実際にフロートトイレを導入した方の声を紹介します。
「床掃除がすごく楽になりました。モップがスッキリ入って隅まで拭けるのが地味にうれしいです。デザインも気に入っています」
— Xより
「値段は張りましたが、毎日の掃除が本当に楽で後悔はしていません。手洗い器を別に付けたのも、結果的にはすっきりしてよかったです」
— Xより
「補強工事の費用が思ったより高くなってしまいました。事前の見積もりと実際の費用が少し異なったので、複数業者で見積もりを取ることをおすすめします」
— Yahoo!知恵袋より
「停電したときに水を流す方法が分からなくて困りました。説明書を確認してようやく分かりましたが、最初に業者から教えてもらえばよかったと思いました」
— Yahoo!知恵袋より
ポジティブな声としては「床掃除のしやすさ」「デザイン性への満足」が多い一方、ネガティブな声としては「費用の高さ」「停電時の対応方法が分かりにくい」という点が目立ちます。費用については事前の十分な見積もりと比較が、停電対応については業者からの丁寧な説明が重要といえます。

後悔しないための5つの確認ポイント

フロートトイレを導入して後悔しないために、事前に確認すべきポイントをまとめます。

①現地調査で補強費用を明確にする

補強工事費用は住宅の構造によって大きく変わります。見積もり前に必ず現地調査を行い、補強の規模と費用を確認してください。「工事してみたら思ったより高かった」という後悔を防げます。

②停電時の操作方法を確認する

購入前に停電時の水の流し方を確認し、家族全員が理解できるよう業者から説明してもらいましょう。取扱説明書の該当ページも確認しておくことが大切です。

③手洗い器のスペースと費用を含めて計画する

手洗い器の設置は別途費用が発生します。トイレ空間の寸法を確認し、手洗い器の設置場所と費用をあらかじめ総費用に含めて検討しましょう。

④施工業者の実績と資格を確認する

フロートトイレは施工難易度が高いため、施工実績の多い業者を選ぶことが重要です。各自治体が指定する指定給水装置工事事業者の認定を受けているかを必ず確認してください。

⑤複数業者から見積もりを取る

フロートトイレの工事費用は業者によって差があります。少なくとも2〜3社から見積もりを取り、内容と費用を比較してから決定することをおすすめします。

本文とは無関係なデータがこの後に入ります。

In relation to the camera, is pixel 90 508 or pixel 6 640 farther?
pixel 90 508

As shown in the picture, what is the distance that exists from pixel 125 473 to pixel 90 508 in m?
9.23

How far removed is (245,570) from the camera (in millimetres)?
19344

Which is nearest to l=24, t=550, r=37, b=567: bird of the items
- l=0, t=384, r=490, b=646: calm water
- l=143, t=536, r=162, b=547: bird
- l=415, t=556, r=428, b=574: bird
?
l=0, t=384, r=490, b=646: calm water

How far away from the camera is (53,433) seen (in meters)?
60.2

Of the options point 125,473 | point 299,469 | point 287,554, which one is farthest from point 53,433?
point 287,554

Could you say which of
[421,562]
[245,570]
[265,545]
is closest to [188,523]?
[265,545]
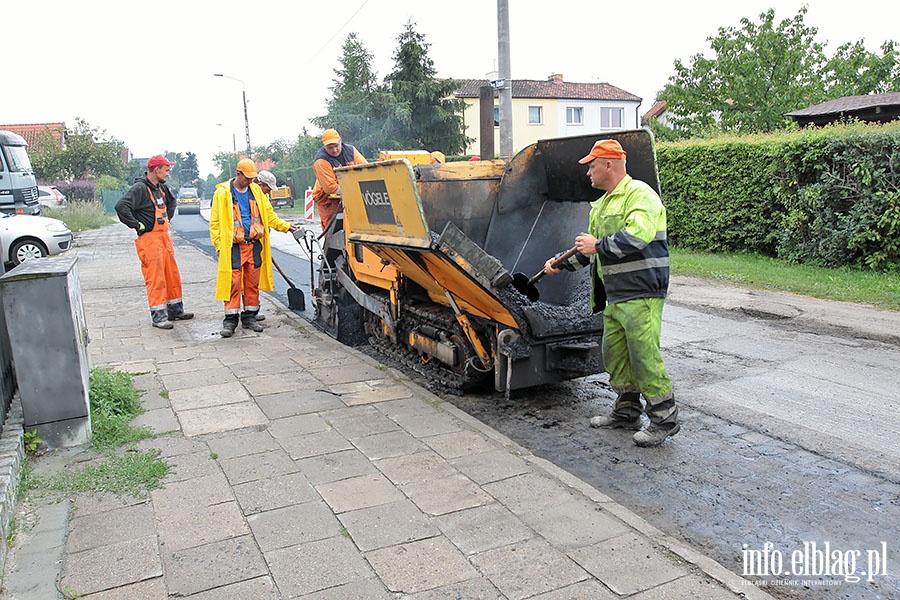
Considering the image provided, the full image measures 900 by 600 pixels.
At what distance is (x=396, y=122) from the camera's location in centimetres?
3177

まとめ:LIXILフロートトイレは「施工品質」が全て

LIXILフロートトイレの強度については、JIS試験をクリアした220kgの耐荷重があり、正しく施工されれば安全性は十分に確保されています。「落下するかもしれない」という不安は、製品スペック上は根拠がありません。
ただし、その「正しい施工」が難しいのもフロートトイレの特性です。施工業者の技術力と実績が、安全性と長期的な使用品質に直結します。
デメリットとして費用の高さ・手洗い器の別設置・停電時の対応・補強工事の必要性などがありますが、床掃除のしやすさとデザイン性というメリットを重視するなら、十分に選択肢として検討する価値があります。
フロートトイレを導入する際は、信頼できる施工業者の選定が最も重要なポイントです。指定給水装置工事事業者の認定を受け、フロートトイレの施工実績が豊富な業者に依頼することで、安全で満足のいくリフォームを実現できます。